On a chilly evening a few days before Valentine’s Day, the passionate singer-songwriter Zara Phillips, accompanied by the renowned Richard Thompson, performed at Montclair Story Salon in Verdigreen, a home decor and vintage furniture store. Phillips, writer Rachel Martens and other performers filled the cozy room with songs and comedic stories about longing, loss, love and connection.
Actress-comedian Sarah Nedwek and actress-writer-producer Liz Samuel co-host the Montclair Story Salon once every other month. On this night, guests, surrounded by cans of pastel paint and welcomed by a table of chocolate candies and cookies, listened to Phillips share her latest songs, including “Heartache” and “I’m Not Ready to Fall Apart,” that will be released on an album due out this summer.
Phillips’ heartache is palpable, but her voice is resolute. Having experienced the loss of friends and family members over the past few years, she knows about the pain of love. She explained that her upcoming album will focus on themes of healing and the journey of having children of her own and finding her place within her biological and adopted families.

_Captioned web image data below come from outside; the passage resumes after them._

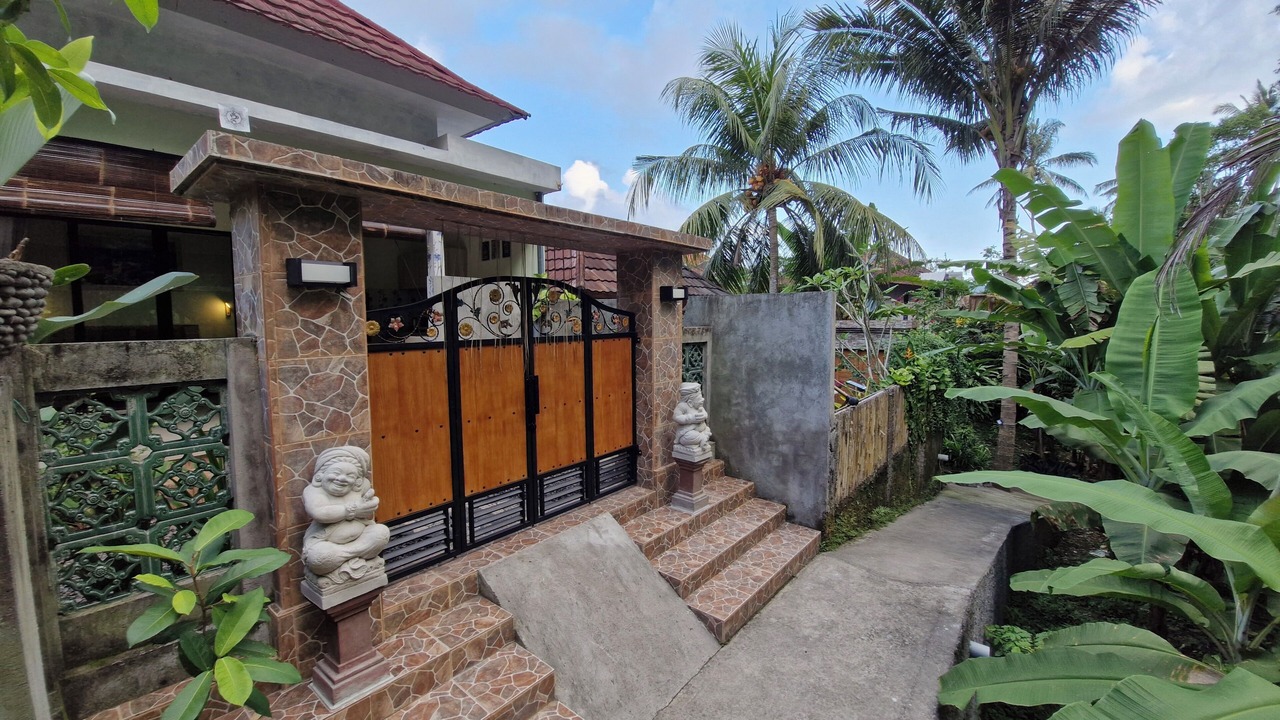 Photo of Outdoor in Tenganan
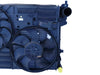 Kühlerpaket Wasserkühler Lüftermotor Klimakondensator Original VW Sharan 7N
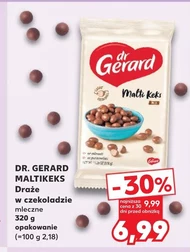Draże Dr. Gerard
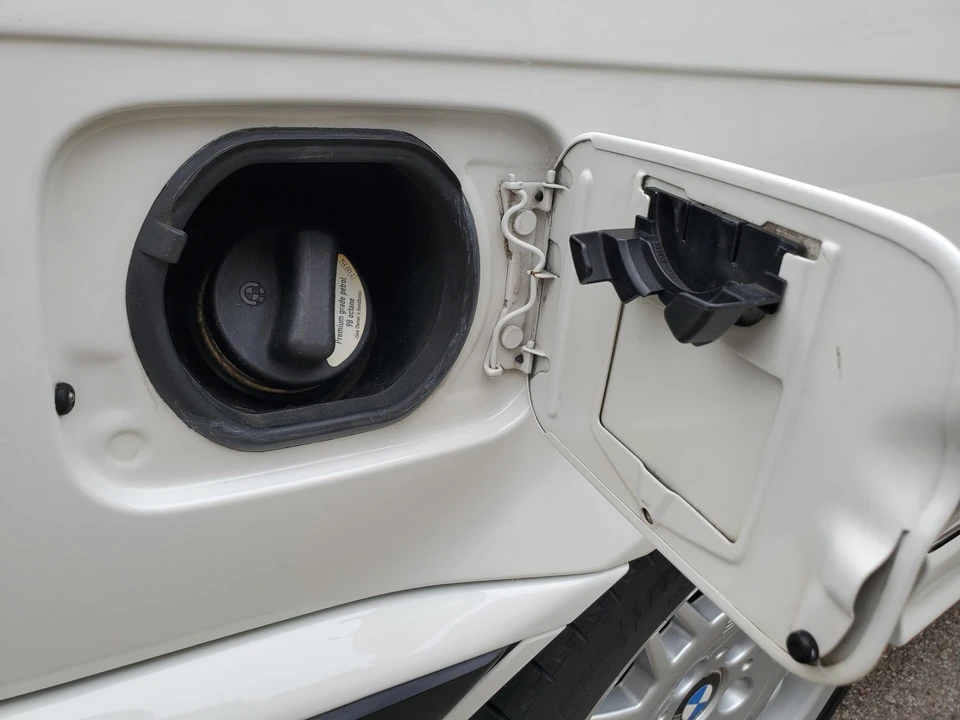 1995 BMW E36 M3 - Image 29 of 31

Thompson, who helped invent the genre of British folk-rock in the ’60s as a member of Fairport Convention, has been one of the world’s most widely celebrated singer-songwriter-guitarists and a prolific recording artist in partnership with his former spouse, Linda Thompson, and as a solo artist.
He is also producing Phillips’ new album. In a prior interview, he said “I like to be the conduit of music, but don’t want to draw attention in other ways.” Sitting in a corner of a Montclair store, enhancing his partner’s powerful lyrics, he achieved this goal. His accompanying guitar playing was gorgeous, caressing Phillips’ voice with a moody stillness.
In addition to recording her new album, Phillips is also writing songs for a one-woman show that will focus on the lifelong impact of being an adoptee, and issues of addiction and recovery.
Thompson is also working on his own electric and acoustic albums. Later this year, he will release “Beeswing,” a memoir of his life and career from 1967 to 1975. With anecdotes about Janis Joplin and Jimi Hendrix, accompanied by his analysis of the social and political forces surrounding the music scene of that era, it should be interesting.
The Valentine’s Day-themed evening raised money for Sister to Sister of Montclair, a nonprofit mentoring organization for students in grades 8-12. According to Samuel, it drew the salon’s biggest audience to date.
“I want to grow, but I don’t want to leave this beautiful space,” said Samuel. “Montclair Story Salon was created to bring storytellers together in a whimsical, inspirational space while raising awareness and fundraising for important causes. We aim to have writers, singers, improvisers, poets, storytellers and comedians perform in an intimate setting to inspire a community. Art can heal!
“April 2 will be our fourth salon. We always have a theme and we are always looking for local performers to join us. Our first theme was ‘Moms Got Talent’ and we shared parenting stories and songs. Then we had a bewitched Halloween-themed salon, a sparkly holiday salon and then this past one, a love-themed salon for Valentine’s Day.”
Local events showcasing extraordinary talent, as was on display at Verdigreen, should be celebrated and nurtured. In a time of declining intimate venues and political strife, Montclair Story Salon brought community together to reaffirm laughter and expression.